* [Exercise task]: Copy everything from the line containing "Can you say" down to the last of the lines below, character for character.

— Start —

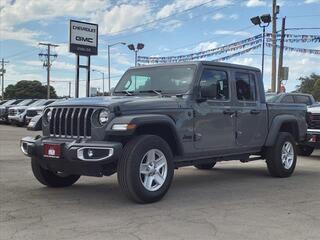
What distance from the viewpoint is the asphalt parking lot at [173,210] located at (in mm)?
5516

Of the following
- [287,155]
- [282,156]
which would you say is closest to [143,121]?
[282,156]

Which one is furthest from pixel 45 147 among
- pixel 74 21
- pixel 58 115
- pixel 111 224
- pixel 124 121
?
pixel 74 21

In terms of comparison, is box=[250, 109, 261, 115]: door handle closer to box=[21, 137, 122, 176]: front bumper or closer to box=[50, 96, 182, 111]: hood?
box=[50, 96, 182, 111]: hood

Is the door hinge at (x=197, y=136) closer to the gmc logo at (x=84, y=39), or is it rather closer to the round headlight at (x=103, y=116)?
the round headlight at (x=103, y=116)

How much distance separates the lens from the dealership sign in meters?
29.2

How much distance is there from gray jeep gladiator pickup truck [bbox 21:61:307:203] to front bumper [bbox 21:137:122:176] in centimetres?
1

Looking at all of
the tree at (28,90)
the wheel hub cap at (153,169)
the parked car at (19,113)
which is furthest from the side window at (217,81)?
the tree at (28,90)

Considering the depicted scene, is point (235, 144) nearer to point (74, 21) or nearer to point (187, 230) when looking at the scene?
point (187, 230)

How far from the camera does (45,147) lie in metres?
7.04

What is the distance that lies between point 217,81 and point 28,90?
10468cm

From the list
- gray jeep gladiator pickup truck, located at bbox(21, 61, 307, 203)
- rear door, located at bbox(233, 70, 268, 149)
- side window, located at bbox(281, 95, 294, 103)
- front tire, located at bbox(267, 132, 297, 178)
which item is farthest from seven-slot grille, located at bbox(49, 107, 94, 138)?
side window, located at bbox(281, 95, 294, 103)

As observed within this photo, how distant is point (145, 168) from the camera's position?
6.98m

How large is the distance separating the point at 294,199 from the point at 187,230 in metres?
2.48

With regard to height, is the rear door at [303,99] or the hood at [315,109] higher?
the rear door at [303,99]
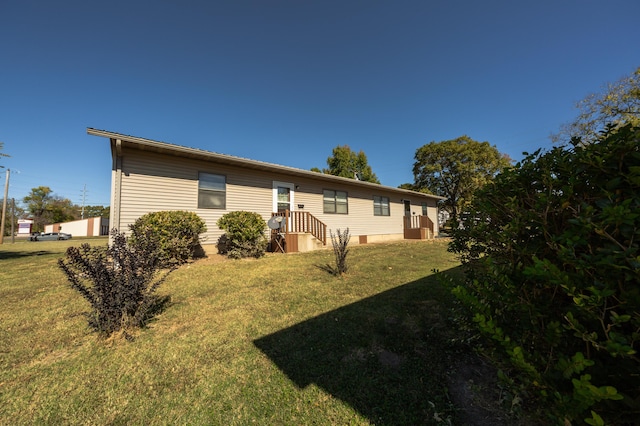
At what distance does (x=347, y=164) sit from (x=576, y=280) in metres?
28.8

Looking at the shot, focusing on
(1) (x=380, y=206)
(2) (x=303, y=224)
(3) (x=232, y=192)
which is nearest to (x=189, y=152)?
(3) (x=232, y=192)

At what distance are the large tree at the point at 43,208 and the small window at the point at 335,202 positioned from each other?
2188 inches

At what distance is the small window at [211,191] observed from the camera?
8242 mm

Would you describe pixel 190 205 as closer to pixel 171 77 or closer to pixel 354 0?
pixel 171 77

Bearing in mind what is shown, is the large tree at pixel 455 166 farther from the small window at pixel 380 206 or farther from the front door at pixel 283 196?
the front door at pixel 283 196

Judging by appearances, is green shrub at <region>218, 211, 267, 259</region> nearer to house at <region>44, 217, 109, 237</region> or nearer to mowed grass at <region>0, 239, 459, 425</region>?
mowed grass at <region>0, 239, 459, 425</region>

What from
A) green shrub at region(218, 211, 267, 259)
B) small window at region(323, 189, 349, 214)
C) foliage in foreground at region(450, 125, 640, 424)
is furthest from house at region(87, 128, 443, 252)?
foliage in foreground at region(450, 125, 640, 424)

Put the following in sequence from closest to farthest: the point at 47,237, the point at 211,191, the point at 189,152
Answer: the point at 189,152
the point at 211,191
the point at 47,237

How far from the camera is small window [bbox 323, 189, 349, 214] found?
11.8 m

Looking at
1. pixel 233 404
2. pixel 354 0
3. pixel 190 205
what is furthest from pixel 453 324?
pixel 354 0

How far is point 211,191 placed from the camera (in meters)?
8.44

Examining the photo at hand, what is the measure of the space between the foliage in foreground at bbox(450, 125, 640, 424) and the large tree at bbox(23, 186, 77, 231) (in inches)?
2445

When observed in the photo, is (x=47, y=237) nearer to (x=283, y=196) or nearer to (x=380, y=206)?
(x=283, y=196)

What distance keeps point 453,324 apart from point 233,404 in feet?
7.95
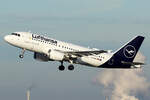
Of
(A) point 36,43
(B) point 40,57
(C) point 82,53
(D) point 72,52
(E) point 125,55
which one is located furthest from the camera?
(E) point 125,55

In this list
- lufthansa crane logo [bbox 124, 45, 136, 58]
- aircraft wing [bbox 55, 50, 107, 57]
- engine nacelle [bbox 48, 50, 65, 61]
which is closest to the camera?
engine nacelle [bbox 48, 50, 65, 61]

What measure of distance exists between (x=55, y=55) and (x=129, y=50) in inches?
1021

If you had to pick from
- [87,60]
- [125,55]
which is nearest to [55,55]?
[87,60]

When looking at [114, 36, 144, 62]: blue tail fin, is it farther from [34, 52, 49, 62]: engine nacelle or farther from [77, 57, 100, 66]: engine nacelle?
[34, 52, 49, 62]: engine nacelle

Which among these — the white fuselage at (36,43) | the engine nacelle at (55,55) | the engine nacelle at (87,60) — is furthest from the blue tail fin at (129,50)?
the engine nacelle at (55,55)

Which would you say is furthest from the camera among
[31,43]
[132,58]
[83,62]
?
[132,58]

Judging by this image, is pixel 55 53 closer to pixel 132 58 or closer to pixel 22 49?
pixel 22 49

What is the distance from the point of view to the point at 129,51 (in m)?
138

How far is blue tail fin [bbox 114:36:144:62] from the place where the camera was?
444 feet

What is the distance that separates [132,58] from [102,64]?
10.6m

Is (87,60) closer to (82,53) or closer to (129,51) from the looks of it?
(82,53)

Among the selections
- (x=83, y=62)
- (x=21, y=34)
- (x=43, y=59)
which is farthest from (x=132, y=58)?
(x=21, y=34)

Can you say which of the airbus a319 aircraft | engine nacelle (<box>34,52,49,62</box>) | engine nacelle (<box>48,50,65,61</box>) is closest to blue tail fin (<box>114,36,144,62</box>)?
the airbus a319 aircraft

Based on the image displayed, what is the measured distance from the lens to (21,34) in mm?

— End —

* [Response to the task]:
Can you say which of the airbus a319 aircraft | engine nacelle (<box>34,52,49,62</box>) | engine nacelle (<box>48,50,65,61</box>) is closest to blue tail fin (<box>114,36,144,62</box>)?
the airbus a319 aircraft

Based on the image displayed, what is the measured distance from the lens to (21,34) in mm?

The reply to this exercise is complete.